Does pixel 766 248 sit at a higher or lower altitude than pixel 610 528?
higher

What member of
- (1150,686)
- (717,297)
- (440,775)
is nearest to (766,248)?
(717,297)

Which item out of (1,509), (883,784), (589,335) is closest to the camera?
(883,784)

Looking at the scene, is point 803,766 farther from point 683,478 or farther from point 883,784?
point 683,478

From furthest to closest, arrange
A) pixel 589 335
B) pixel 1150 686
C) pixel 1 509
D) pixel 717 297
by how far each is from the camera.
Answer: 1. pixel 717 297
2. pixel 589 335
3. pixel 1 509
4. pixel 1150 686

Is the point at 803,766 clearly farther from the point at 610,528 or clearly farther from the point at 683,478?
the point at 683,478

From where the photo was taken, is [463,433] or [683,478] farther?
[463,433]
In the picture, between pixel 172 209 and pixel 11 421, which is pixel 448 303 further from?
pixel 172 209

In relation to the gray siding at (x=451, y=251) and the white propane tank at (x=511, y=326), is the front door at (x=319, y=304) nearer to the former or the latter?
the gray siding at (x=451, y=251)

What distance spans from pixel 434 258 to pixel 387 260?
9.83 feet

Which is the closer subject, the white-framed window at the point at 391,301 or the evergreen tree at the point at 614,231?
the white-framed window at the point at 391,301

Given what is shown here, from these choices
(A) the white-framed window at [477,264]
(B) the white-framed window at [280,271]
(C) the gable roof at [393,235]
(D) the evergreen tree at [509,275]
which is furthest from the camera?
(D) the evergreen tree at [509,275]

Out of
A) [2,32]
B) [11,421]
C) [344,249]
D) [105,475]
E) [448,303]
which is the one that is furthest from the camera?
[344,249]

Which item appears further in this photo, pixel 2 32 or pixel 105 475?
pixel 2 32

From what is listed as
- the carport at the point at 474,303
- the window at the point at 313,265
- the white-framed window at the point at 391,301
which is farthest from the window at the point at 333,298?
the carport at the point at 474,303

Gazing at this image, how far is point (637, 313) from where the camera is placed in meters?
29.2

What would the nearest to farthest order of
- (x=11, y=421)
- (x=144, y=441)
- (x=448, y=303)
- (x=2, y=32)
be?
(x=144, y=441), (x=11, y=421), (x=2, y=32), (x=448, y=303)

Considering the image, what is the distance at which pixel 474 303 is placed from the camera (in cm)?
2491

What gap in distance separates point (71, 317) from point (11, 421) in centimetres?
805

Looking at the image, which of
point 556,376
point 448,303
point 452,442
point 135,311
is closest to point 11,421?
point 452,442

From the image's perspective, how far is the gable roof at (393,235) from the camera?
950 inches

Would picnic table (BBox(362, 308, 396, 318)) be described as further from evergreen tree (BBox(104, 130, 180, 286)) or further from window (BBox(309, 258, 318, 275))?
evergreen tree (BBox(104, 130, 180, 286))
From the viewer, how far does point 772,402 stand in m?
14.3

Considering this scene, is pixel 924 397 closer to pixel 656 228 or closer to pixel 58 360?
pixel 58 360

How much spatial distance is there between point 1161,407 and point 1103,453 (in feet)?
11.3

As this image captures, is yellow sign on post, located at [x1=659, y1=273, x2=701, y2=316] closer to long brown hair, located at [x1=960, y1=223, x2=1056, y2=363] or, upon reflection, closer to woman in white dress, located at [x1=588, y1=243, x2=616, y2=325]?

☆ ☆ ☆

Change every "camera" in the material above to "observer", and reproduce all of the material with nothing else altered.

- Written solution
Does pixel 766 248 sit at a higher or lower altitude than pixel 610 528?
higher

What member of
- (1150,686)
- (717,297)
- (440,775)
is nearest to (766,248)?
(717,297)

Which item out of (1,509), (883,784), (589,335) is closest to the observer?
(883,784)

Looking at the scene, is point 803,766 farther from point 683,478 or farther from point 883,784?
point 683,478

From furthest to closest, arrange
A) pixel 589 335
B) pixel 1150 686
C) pixel 1 509
D) pixel 717 297
by how far each is from the observer.
Answer: 1. pixel 717 297
2. pixel 589 335
3. pixel 1 509
4. pixel 1150 686

Is the point at 803,766 clearly farther from the point at 610,528 or clearly farther from the point at 683,478?
the point at 683,478

From where the photo was taken, is [463,433] or [683,478] farther?
[463,433]
In the picture, between pixel 172 209 and pixel 11 421, which is pixel 448 303 further from?
pixel 172 209

In relation to the gray siding at (x=451, y=251) and the white propane tank at (x=511, y=326), is the front door at (x=319, y=304) nearer to the former or the latter?
the gray siding at (x=451, y=251)

What distance spans from pixel 434 258 to pixel 387 260?
9.83 feet

Which is the closer subject, the white-framed window at the point at 391,301 or the evergreen tree at the point at 614,231?
the white-framed window at the point at 391,301

Given what is shown here, from these choices
(A) the white-framed window at [477,264]
(B) the white-framed window at [280,271]
(C) the gable roof at [393,235]
(D) the evergreen tree at [509,275]
which is furthest from the observer?
(D) the evergreen tree at [509,275]

Out of
A) [2,32]
B) [11,421]
C) [344,249]
D) [105,475]
E) [448,303]
which is the one that is furthest from the observer?
[344,249]

Which item appears further in this photo, pixel 2 32 or pixel 105 475?
pixel 2 32

From what is listed as
- the carport at the point at 474,303
- the window at the point at 313,265
- the white-framed window at the point at 391,301
which is farthest from the window at the point at 333,298?
the carport at the point at 474,303

Gazing at this image, how far is point (637, 313) from where the observer is placed in meters?
29.2

What would the nearest to farthest order of
- (x=11, y=421)
- (x=144, y=441)
- (x=448, y=303)
- (x=2, y=32)
be?
(x=144, y=441), (x=11, y=421), (x=2, y=32), (x=448, y=303)

Considering the image, what is the distance at which pixel 474 303 is placed from the observer (in cm)?
2491

What gap in distance separates point (71, 317) from point (11, 421) in centimetres?
805

Looking at the image, which of
point 556,376
point 448,303
point 452,442
point 135,311
is closest to point 11,421?
point 452,442

From the image's perspective, how far is the gable roof at (393,235) from the observer?
950 inches

Would picnic table (BBox(362, 308, 396, 318)) be described as further from evergreen tree (BBox(104, 130, 180, 286)) or further from window (BBox(309, 258, 318, 275))?
evergreen tree (BBox(104, 130, 180, 286))
From the viewer, how far does point 772,402 stand in m?
14.3

Considering this scene, is pixel 924 397 closer to pixel 656 228 or closer to pixel 58 360?
pixel 58 360

How much spatial distance is there between point 1161,407 and point 1103,453 (in feet)?
11.3

As this image captures, is yellow sign on post, located at [x1=659, y1=273, x2=701, y2=316] closer to long brown hair, located at [x1=960, y1=223, x2=1056, y2=363] or, upon reflection, closer to woman in white dress, located at [x1=588, y1=243, x2=616, y2=325]?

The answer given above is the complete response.